(Scene-based spatial questions)
Start
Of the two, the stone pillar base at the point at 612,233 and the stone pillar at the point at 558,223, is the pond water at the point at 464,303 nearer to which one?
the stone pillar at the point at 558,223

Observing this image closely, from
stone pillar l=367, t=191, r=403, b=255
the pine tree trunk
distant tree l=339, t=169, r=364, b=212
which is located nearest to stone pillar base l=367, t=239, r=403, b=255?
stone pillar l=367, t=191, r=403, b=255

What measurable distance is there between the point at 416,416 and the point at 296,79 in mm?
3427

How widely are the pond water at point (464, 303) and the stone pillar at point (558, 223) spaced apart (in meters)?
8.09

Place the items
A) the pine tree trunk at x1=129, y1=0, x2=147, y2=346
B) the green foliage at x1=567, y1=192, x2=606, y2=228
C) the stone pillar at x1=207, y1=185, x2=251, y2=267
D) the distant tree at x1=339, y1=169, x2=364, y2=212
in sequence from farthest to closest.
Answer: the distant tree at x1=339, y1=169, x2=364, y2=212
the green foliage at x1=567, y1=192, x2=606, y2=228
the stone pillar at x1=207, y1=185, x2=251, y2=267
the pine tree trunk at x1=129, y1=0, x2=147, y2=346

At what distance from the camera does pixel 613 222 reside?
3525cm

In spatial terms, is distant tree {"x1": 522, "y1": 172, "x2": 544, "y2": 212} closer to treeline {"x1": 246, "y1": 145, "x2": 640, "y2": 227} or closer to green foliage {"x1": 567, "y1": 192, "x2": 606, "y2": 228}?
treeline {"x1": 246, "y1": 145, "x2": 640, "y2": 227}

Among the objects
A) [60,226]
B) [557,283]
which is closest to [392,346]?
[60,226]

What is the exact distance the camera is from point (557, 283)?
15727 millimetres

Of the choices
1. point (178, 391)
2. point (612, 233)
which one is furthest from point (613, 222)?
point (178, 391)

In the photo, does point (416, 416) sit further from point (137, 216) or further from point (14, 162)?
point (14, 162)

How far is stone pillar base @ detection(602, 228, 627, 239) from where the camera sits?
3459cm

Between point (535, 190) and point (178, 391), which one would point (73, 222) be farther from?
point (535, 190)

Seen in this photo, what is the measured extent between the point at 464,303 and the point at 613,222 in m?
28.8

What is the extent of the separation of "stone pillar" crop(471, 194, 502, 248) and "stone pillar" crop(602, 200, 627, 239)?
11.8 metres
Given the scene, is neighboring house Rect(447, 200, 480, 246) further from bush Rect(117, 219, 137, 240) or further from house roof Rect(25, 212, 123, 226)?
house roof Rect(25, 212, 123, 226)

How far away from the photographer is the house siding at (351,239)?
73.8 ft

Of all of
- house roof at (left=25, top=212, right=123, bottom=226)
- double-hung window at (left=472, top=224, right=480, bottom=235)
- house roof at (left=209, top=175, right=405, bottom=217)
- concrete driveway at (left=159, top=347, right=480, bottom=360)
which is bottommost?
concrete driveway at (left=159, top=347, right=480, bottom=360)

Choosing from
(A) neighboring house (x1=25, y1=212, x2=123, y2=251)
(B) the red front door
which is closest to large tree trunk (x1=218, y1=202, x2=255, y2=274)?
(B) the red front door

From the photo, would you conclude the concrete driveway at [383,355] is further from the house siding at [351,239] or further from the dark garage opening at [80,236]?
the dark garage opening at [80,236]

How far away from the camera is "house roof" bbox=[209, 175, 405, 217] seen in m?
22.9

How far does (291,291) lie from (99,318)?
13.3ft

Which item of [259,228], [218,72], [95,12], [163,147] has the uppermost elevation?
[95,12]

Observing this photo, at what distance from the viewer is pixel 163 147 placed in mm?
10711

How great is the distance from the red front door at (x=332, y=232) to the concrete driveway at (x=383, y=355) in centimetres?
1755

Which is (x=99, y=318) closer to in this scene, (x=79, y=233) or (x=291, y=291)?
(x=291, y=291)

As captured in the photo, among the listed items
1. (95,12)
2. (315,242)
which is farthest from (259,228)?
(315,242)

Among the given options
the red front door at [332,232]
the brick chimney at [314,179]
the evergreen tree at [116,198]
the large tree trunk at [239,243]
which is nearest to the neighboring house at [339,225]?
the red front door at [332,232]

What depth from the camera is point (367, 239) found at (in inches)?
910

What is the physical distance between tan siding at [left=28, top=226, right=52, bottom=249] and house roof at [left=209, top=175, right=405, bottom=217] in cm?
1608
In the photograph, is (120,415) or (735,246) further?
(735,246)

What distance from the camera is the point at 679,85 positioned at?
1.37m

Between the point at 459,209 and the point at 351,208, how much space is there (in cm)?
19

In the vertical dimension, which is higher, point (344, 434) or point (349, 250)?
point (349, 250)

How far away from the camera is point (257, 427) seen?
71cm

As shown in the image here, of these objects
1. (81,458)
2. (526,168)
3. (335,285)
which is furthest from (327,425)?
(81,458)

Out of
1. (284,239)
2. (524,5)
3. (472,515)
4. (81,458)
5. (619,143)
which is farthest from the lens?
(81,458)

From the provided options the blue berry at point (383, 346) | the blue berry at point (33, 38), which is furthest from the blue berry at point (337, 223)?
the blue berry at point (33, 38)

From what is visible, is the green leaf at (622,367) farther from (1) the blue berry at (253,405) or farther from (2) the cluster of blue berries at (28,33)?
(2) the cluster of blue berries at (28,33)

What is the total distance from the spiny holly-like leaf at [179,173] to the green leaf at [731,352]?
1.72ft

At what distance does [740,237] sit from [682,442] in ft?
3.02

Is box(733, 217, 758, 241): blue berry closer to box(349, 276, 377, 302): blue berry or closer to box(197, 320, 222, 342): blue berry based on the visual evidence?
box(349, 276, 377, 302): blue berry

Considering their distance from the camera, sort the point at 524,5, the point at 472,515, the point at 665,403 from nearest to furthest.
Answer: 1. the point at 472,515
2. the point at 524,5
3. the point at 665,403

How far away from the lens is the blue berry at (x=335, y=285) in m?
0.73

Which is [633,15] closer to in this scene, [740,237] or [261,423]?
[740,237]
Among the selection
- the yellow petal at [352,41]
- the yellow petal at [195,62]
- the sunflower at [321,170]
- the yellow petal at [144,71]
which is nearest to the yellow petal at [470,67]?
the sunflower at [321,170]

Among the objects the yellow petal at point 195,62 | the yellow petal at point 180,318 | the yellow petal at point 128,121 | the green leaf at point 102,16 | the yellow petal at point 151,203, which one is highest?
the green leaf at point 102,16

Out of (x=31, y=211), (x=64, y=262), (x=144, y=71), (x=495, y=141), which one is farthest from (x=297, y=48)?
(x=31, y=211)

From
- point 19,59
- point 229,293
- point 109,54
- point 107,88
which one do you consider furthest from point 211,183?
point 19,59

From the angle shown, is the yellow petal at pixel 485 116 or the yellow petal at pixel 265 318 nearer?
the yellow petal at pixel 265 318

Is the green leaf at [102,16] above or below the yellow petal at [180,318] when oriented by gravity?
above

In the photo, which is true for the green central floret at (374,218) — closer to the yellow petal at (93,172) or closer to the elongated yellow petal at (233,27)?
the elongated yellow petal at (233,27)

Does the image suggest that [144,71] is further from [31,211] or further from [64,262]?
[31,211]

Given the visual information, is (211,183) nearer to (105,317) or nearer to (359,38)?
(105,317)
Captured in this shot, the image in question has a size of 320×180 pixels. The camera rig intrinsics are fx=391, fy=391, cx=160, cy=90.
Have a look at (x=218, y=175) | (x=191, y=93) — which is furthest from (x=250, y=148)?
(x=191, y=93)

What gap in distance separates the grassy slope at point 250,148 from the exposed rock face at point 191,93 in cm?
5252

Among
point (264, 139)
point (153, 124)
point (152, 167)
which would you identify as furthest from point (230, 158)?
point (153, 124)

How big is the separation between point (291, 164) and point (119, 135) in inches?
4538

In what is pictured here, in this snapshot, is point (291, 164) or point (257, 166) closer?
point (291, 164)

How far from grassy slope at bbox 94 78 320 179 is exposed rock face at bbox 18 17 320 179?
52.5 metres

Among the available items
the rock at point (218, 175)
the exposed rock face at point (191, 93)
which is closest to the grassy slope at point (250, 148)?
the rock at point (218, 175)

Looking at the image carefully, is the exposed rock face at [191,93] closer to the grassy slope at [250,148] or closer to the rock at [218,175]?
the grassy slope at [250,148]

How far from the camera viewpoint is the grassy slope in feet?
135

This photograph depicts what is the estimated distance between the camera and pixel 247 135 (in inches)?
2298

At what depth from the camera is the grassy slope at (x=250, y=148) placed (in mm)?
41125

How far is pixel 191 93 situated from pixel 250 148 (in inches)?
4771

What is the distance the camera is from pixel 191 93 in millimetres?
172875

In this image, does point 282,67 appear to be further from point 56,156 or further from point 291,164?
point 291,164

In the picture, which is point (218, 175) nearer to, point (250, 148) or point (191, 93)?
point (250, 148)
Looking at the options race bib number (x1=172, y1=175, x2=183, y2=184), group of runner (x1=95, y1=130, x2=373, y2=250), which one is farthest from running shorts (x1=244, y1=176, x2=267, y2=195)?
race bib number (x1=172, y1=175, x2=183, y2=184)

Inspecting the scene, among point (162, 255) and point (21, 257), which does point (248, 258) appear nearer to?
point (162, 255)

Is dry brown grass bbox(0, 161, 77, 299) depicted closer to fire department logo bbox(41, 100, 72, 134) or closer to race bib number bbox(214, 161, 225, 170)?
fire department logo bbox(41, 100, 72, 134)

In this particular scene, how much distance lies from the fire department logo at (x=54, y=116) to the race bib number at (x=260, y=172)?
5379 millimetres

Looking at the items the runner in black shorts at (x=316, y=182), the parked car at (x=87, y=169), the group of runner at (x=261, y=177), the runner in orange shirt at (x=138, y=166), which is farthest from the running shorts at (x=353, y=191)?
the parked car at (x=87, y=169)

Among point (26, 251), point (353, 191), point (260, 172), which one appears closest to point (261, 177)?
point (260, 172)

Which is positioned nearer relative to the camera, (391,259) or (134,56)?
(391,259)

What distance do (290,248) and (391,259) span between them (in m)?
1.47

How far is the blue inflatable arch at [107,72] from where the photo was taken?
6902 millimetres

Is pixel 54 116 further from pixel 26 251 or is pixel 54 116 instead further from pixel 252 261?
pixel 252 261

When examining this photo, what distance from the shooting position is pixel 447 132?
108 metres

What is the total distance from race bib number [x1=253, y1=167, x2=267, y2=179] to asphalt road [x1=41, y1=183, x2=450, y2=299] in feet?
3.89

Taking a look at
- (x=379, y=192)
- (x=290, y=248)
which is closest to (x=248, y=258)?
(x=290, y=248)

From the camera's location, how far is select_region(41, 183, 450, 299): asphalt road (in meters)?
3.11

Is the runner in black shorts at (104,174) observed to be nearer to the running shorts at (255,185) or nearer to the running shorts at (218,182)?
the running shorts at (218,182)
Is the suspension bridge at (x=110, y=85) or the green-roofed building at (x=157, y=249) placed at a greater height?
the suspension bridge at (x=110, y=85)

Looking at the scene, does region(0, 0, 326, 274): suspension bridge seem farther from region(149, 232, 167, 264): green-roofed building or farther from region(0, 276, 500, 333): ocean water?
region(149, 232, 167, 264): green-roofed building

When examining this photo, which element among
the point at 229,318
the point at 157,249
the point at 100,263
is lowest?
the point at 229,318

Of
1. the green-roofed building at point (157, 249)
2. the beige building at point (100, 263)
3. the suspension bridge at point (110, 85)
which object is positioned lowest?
End
__DIRECTIONS FOR THIS TASK__: Which lines run from the one containing "In this particular" to the end of the entries above? Quote exactly those, and only those.

__ANSWER TO THIS PROBLEM__:
In this particular scene, how much distance lies from the fire department logo at (x=54, y=116) to the race bib number at (x=260, y=172)?
5379 millimetres

Looking at the items the runner in black shorts at (x=316, y=182), the parked car at (x=87, y=169), the group of runner at (x=261, y=177), the runner in orange shirt at (x=138, y=166), which is farthest from the running shorts at (x=353, y=191)?
the parked car at (x=87, y=169)

Among point (26, 251), point (353, 191), point (260, 172), which one appears closest to point (261, 177)?
point (260, 172)

Which is positioned nearer relative to the camera, (391,259) or (134,56)?
(391,259)

What distance do (290,248) and (391,259) span between them (in m)?
1.47

How far is the blue inflatable arch at [107,72] from where the photo was taken?
6902 millimetres

Is pixel 54 116 further from pixel 26 251 or is pixel 54 116 instead further from pixel 252 261?
pixel 252 261

When examining this photo, what distance from the shooting position is pixel 447 132?
108 metres

What is the total distance from race bib number [x1=253, y1=167, x2=267, y2=179] to asphalt road [x1=41, y1=183, x2=450, y2=299] in feet?
3.89

Taking a look at
- (x=379, y=192)
- (x=290, y=248)
which is closest to (x=248, y=258)?
(x=290, y=248)

From the camera's location, how far is select_region(41, 183, 450, 299): asphalt road (in meters)?
3.11

Is the runner in black shorts at (104,174) observed to be nearer to the running shorts at (255,185) or nearer to the running shorts at (218,182)?
the running shorts at (218,182)
Is the suspension bridge at (x=110, y=85) or the green-roofed building at (x=157, y=249) placed at a greater height?
the suspension bridge at (x=110, y=85)

Looking at the scene, does region(0, 0, 326, 274): suspension bridge seem farther from region(149, 232, 167, 264): green-roofed building or farther from region(0, 276, 500, 333): ocean water?
region(149, 232, 167, 264): green-roofed building

When examining this photo, which element among
the point at 229,318
the point at 157,249
the point at 100,263
is lowest?
the point at 229,318

Of
1. the green-roofed building at point (157, 249)
2. the beige building at point (100, 263)
3. the suspension bridge at point (110, 85)
which object is positioned lowest?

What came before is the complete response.